NEW YORK -(Dow Jones)- Motorola Mobility Holdings Inc. (MMI) Wednesday said it posted a profit in the fourth quarter and continued to gain ground in the smartphone business, but warned of a weak start to the year for the newly independent company.
Motorola Mobility sold 4.9 million smartphones in the fourth quarter, helped by holiday promotions and a strong tie-in with Verizon Wireless's Droid franchise of high-end smartphones. But it will soon have to contend with the expanded competitive threat of the Apple Inc. (AAPL) iPhone, which Verizon Wireless plans to sell starting next month.
Motorola Mobility said it expects to post a first-quarter loss of between $26 million, or 9 cents a share, and $62 million, or 21 cents a share, and break even on an operating basis. Chief Executive Sanjay Jha told Dow Jones Newswires he expects to still post an operating profit for the year.
Motorola shares fell nearly 5% to $33.15 in after-hours trading.
The results and forecast mark an early barometer of Motorola Mobility's ability to handle the pressures of the highly competitive smartphone business. Following its split with sister Motorola Solutions Inc. (MSI) at the beginning of the year, Motorola Mobility is smaller, nimbler and more focused on its core mobile devices business. But it also lacks the financial flexibility and breadth of some of its larger rivals, and could be more exposed to outside factors such as the iPhone.
Due to a quirk in the scheduling of its separation, Motorola Mobility is actually reporting results from the mobile devices and home set-top box part of the former Motorola Inc., which was still together at the end of last year. Motorola Solutions, which is responsible public radio systems for governments and mobile enterprise devices half, is set to report Thursday.
Motorola Mobility reported a profit of $80 million, or 27 cents a share, in the fourth quarter largely due to the strength of its home segment. It posted a loss of $204 million, or 69 cents a share, in the year-earlier period. Excluding items, the company earned 37 cents a share, a penny ahead of Wall Street's forecast.
Revenue rose 21% to $3.43 billion.
"The quarter wasn't anything great relative to expectations," said Matthew Thornton, an analyst at Avian Securities. He noted the smartphone sales, while up dramatically from a year ago and the third quarter, disappointed most analysts.

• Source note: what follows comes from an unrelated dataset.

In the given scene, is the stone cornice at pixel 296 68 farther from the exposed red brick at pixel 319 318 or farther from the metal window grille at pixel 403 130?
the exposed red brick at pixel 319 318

The Motorola mobile business has largely been revived through its partnership with Verizon Wireless, which over the past year anointed several of its handsets with the Droid name, synonymous with the carrier's premium tier of smartphones. But because Motorola Mobility leans so heavily on Verizon Wireless for its sales, it will have to scramble extra hard to make up for the potential hit it will take once the Verizon iPhone begins eating into sales of other smartphones.
"It's difficult to tell," Jha said on the potential impact of the iPhone, and how long that impact could last.
Verizon Wireless, a joint venture of Verizon Communications Inc. (VZ) and Vodafone Group PLC (VOD, VOD.LN), has spent considerable resources promoting the Droid brand, and few expect it to go away with the iPhone cropping up.
"The Droid franchise continues to be strong for Verizon," Jha said. "There's no indication that they will not continue to view Droid favorably."
Motorola has a number of products to throw against the iPhone. In February, it will release the Xoom tablet, which is the first to use a version of Google Inc.'s (GOOG) Android software specifically designed for that category of device. In the second quarter, Motorola will release one of Verizon Wireless's first 4G phones in the Droid Bionic. AT&T Inc. (T) will sell its Atrix 4G, a powerful smartphone that can dock and act as the brains of a laptop, as part of the carrier's revamped "4G lineup" in the first quarter.
"Clearly, we've diversified ourselves," Jha said.
The mobile devices, which represent a majority of the business, generated revenue of $2.4 billion and a loss of $72 million. On an operating basis, it posted a profit of $56 million.
The home business reported revenue of $1 billion and a profit of $54 million.
Jha said he expects modest growth and profitability for the year as the business has maintained its market share position.